Comonadic approach to pretorsion theories

TL;DR

This paper introduces a comonadic framework for pretorsion theories in semiexact categories, revealing a 2-dimensional comonadic structure and extending to a generalized notion of pretorsion theories.

Contribution

It establishes a comonadic approach to pretorsion theories, showing bihereditary theories are comonadic and extending the framework to pseudo-coalgebras for a broader concept.

Findings

Bihereditary pretorsion theories are comonadic in a 2-dimensional sense.

The pseudo-comonad extension ensures all pretorsion theories are pseudo-coalgebras.

Pseudo-coalgebras form a generalized notion of pretorsion theories.

Abstract

We present a comonadic approach to pretorsion theories on semiexact categories, i.e. categories equipped with a closed ideal of null morphisms that admits all kernels and all cokernels.
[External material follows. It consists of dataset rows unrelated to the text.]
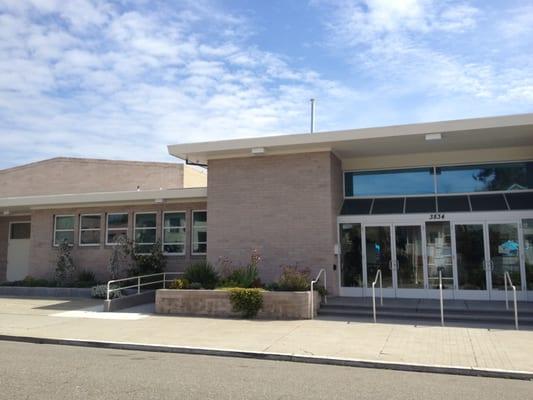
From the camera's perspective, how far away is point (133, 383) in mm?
6934

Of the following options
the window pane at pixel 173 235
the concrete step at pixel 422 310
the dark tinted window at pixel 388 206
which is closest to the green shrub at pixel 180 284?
the concrete step at pixel 422 310

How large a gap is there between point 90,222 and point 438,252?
14.0 meters

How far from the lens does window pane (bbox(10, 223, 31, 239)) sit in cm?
2439

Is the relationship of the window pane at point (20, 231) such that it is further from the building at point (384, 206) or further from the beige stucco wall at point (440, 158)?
the beige stucco wall at point (440, 158)

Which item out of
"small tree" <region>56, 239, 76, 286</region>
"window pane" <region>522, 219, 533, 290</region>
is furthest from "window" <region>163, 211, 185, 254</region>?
"window pane" <region>522, 219, 533, 290</region>

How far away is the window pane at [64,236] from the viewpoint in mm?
21617

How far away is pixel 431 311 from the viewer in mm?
13211

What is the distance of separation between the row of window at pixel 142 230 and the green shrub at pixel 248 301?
19.7ft

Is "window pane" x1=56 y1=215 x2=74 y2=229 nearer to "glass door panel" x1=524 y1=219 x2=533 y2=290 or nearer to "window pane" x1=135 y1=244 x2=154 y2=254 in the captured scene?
"window pane" x1=135 y1=244 x2=154 y2=254

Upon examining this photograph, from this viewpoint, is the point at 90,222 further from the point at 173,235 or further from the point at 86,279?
the point at 173,235

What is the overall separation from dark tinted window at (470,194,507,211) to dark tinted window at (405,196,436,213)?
1173mm

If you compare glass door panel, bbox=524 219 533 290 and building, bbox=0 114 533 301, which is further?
building, bbox=0 114 533 301

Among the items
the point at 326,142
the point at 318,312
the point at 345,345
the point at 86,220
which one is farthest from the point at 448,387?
the point at 86,220

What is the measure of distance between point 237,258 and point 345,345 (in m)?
7.35
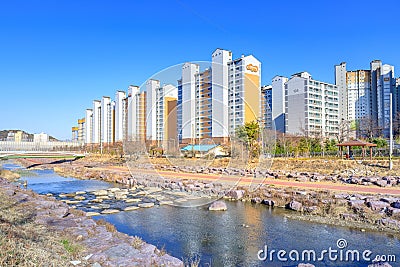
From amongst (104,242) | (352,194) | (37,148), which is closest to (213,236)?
(104,242)

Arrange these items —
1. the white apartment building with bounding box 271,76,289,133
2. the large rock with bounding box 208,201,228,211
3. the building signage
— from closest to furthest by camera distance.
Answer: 1. the large rock with bounding box 208,201,228,211
2. the building signage
3. the white apartment building with bounding box 271,76,289,133

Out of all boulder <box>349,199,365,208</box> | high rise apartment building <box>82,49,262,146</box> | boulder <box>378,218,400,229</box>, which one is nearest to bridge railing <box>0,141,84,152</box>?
high rise apartment building <box>82,49,262,146</box>

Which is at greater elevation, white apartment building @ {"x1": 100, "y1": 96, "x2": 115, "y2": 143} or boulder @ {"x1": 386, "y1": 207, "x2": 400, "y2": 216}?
white apartment building @ {"x1": 100, "y1": 96, "x2": 115, "y2": 143}

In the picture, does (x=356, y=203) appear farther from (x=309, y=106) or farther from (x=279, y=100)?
(x=279, y=100)

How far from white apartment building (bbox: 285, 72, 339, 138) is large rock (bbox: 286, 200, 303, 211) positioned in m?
32.0

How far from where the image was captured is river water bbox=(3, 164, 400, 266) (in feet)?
17.5

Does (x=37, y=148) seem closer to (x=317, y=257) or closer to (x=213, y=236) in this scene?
(x=213, y=236)

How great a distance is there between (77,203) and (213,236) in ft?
21.3

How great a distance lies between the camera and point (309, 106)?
41.0 m

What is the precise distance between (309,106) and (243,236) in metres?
37.8

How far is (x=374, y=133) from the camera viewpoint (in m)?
34.2

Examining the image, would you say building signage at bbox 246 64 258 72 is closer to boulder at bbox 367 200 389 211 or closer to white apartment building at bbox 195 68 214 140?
white apartment building at bbox 195 68 214 140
We first prove that bihereditary pretorsion theories are comonadic in a 2-dimensional sense over the 2-category of semiexact categories with naturally chosen 1-cells. We then extend the built pseudo-comonad to guarantee that all pretorsion theories are pseudo-coalgebras. But interestingly, not all pseudo-coalgebras are pretorsion theories. Rather, pseudo-coalgebras give a generalized notion of pretorsion theory.